## DATA SUPPLIED
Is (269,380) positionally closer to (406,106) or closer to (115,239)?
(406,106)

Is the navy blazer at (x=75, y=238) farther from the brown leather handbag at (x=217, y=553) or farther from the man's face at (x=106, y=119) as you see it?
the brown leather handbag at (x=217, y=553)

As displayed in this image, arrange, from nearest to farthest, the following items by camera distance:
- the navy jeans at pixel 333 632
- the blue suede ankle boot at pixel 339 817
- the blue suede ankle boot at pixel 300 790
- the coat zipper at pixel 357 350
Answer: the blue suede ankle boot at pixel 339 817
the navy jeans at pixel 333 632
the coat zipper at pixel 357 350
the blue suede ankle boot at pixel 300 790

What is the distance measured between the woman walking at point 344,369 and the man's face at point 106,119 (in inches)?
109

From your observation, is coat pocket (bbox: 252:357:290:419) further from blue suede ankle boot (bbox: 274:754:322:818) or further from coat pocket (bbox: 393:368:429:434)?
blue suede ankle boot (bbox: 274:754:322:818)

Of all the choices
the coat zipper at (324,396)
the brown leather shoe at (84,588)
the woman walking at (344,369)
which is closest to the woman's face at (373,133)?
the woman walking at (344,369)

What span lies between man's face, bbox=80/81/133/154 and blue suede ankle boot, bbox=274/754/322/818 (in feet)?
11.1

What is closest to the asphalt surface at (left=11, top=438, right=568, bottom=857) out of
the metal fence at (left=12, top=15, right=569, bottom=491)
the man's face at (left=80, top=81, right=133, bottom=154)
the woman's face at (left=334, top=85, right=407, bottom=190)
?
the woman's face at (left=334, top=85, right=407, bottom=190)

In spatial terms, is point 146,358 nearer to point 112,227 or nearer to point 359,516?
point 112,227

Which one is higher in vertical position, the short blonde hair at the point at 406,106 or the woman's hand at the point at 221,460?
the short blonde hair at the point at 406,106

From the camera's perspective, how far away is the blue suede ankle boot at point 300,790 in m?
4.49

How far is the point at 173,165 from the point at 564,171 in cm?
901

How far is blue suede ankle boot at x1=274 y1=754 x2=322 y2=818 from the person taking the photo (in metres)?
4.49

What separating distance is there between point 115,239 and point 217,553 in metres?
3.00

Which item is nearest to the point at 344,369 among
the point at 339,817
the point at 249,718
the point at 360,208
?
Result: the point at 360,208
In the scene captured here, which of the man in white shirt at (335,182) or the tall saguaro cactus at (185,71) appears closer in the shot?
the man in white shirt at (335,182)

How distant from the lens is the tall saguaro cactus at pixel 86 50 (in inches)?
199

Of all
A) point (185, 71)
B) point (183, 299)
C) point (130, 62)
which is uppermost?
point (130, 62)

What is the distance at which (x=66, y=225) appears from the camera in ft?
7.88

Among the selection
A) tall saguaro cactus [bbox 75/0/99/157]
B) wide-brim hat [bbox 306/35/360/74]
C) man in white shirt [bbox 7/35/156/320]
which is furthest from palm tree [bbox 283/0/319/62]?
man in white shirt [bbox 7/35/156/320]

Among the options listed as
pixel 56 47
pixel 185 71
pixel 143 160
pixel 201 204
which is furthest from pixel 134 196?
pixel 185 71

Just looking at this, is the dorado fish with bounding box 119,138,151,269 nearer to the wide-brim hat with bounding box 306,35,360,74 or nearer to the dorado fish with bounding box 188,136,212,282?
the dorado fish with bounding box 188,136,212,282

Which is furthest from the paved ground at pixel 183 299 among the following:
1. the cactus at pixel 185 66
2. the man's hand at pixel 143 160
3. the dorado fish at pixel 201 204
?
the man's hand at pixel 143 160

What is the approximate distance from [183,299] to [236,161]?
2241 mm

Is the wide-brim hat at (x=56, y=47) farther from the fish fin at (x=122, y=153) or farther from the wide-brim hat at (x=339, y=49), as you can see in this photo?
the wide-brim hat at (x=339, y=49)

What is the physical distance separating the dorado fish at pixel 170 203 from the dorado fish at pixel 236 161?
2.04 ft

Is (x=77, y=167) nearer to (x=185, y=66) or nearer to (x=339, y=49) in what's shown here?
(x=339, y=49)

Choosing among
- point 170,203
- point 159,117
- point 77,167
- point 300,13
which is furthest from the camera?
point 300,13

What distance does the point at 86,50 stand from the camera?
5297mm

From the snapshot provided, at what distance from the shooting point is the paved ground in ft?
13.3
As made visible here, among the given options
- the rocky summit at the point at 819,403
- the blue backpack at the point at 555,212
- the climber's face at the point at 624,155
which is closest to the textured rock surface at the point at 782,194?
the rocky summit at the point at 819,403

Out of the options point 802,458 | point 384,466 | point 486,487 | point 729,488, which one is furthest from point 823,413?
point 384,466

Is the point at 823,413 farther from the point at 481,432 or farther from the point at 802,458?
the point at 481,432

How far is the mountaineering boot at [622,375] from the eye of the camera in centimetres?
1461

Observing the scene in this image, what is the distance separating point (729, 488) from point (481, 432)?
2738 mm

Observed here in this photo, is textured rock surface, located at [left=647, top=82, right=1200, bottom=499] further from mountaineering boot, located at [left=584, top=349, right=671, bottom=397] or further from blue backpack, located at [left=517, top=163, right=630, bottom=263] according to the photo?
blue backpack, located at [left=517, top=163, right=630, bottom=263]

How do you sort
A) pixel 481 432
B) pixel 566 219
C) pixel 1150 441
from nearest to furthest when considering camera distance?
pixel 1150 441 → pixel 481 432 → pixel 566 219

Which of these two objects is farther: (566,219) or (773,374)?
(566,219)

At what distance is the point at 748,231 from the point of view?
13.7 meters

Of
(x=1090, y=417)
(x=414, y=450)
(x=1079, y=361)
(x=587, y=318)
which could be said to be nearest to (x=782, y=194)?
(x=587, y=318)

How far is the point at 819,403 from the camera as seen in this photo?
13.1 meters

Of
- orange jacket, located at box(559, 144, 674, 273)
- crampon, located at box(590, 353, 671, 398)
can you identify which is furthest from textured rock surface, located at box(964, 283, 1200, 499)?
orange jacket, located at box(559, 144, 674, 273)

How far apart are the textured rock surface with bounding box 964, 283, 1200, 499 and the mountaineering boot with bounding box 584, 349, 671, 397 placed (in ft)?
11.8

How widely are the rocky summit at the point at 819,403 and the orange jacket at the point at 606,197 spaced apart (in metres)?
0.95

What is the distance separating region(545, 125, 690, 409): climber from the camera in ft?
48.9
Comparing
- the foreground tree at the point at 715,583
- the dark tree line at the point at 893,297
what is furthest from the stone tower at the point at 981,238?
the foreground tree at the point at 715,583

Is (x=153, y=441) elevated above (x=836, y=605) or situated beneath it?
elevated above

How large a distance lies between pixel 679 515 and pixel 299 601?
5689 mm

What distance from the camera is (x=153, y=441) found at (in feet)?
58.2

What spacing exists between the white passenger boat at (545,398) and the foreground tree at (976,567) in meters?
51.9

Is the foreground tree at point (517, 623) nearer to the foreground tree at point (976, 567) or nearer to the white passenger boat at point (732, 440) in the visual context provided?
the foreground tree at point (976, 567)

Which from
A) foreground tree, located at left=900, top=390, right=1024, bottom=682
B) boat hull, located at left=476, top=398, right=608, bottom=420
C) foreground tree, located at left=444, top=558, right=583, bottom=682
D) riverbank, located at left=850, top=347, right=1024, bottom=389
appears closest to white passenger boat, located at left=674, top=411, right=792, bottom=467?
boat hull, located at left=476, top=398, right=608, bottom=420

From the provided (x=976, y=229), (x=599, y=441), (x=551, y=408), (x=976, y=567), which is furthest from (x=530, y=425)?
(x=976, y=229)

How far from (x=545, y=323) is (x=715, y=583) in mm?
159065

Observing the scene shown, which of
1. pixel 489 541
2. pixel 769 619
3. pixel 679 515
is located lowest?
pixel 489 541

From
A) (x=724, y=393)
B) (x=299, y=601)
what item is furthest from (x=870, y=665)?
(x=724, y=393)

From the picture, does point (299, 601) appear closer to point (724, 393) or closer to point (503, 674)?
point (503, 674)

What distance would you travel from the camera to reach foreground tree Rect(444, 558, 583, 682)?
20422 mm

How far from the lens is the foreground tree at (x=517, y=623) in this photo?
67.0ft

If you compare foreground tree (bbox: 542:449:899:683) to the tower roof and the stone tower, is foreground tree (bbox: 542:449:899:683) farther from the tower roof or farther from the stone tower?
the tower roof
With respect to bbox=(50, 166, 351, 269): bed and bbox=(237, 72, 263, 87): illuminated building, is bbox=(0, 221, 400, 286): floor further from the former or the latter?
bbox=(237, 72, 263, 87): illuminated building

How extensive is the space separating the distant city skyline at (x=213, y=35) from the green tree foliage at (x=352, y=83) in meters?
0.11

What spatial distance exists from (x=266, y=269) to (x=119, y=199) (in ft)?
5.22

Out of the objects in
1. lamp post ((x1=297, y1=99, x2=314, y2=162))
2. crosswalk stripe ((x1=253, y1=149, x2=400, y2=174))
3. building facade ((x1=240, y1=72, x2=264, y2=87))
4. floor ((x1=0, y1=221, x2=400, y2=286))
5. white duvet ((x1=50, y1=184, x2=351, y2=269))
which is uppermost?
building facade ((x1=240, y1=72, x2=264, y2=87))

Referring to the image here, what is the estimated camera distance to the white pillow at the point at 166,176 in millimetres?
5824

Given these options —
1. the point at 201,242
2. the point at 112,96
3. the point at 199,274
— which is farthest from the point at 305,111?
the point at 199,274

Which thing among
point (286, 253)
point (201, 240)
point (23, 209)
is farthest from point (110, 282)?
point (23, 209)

## TASK DIRECTIONS
Copy exactly the lines of the listing above, beginning at the line with "With respect to" and ending at its final line; write out nothing else.

## THE RESPONSE
With respect to bbox=(50, 166, 351, 269): bed and bbox=(237, 72, 263, 87): illuminated building, is bbox=(0, 221, 400, 286): floor further from the former or the latter?
bbox=(237, 72, 263, 87): illuminated building

How extensive is the space separating the distant city skyline at (x=213, y=35) from the green tree foliage at (x=352, y=83) in meters?
0.11

What spatial distance exists from (x=266, y=269) to (x=119, y=199) (in ft)?
5.22

Out of the objects in
1. lamp post ((x1=297, y1=99, x2=314, y2=162))
2. crosswalk stripe ((x1=253, y1=149, x2=400, y2=174))
3. building facade ((x1=240, y1=72, x2=264, y2=87))
4. floor ((x1=0, y1=221, x2=400, y2=286))
5. white duvet ((x1=50, y1=184, x2=351, y2=269))
which is uppermost?
building facade ((x1=240, y1=72, x2=264, y2=87))

Referring to the image here, what is the estimated camera distance to the white pillow at the point at 166,176 in millimetres?
5824

Given these options —
1. the point at 201,242
2. the point at 112,96
3. the point at 199,274
— which is farthest from the point at 305,111?
the point at 199,274

Which thing among
point (286, 253)
point (201, 240)
point (23, 209)
is farthest from point (110, 282)?
point (23, 209)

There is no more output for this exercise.